## [Task details]
Rewrite all of the data below, changing every "fence post in field" to "wooden post" and leaving everything else unchanged. Omit the pictures from your answer.

## [Stored records]
+ + + + + + +
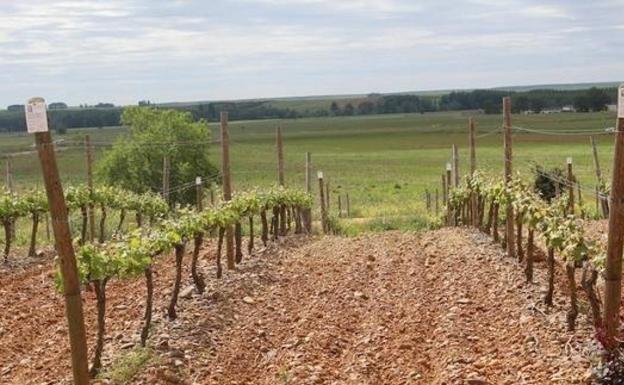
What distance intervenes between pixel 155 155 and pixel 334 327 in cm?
2407

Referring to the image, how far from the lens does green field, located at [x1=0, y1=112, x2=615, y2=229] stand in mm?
43969

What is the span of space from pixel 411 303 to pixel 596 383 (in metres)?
3.70

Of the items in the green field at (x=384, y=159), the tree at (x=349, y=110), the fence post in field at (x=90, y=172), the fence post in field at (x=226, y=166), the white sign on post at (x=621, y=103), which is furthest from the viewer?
the tree at (x=349, y=110)

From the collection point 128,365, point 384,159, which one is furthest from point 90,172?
point 384,159

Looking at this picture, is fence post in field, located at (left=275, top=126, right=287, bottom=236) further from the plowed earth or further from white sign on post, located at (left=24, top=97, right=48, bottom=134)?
white sign on post, located at (left=24, top=97, right=48, bottom=134)

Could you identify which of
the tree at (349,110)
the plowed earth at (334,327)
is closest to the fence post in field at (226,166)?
the plowed earth at (334,327)

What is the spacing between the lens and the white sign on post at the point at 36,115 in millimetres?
+ + + + + + +
## [Complete answer]
What distance intervenes between pixel 155 155 and pixel 334 327 in cm?
2407

Referring to the image, how far from the lens does green field, located at [x1=0, y1=112, x2=615, y2=229] stand in mm?
43969

What is the span of space from pixel 411 303 to pixel 596 383 (in metres)?
3.70

Of the items in the green field at (x=384, y=159), the tree at (x=349, y=110), the wooden post at (x=90, y=172), the wooden post at (x=226, y=166), the white sign on post at (x=621, y=103), which is furthest from the viewer?
the tree at (x=349, y=110)

From the collection point 128,365, point 384,159, which one is furthest from point 90,172?
point 384,159

Looking at this picture, is wooden post, located at (left=275, top=126, right=287, bottom=236) further from the plowed earth or further from white sign on post, located at (left=24, top=97, right=48, bottom=134)?
white sign on post, located at (left=24, top=97, right=48, bottom=134)

Could you identify which of
the tree at (349,110)
the plowed earth at (334,327)
is closest to the wooden post at (226,166)?
the plowed earth at (334,327)

What is the spacing between the lens and the white sign on post at the point at 36,115 in millimetres?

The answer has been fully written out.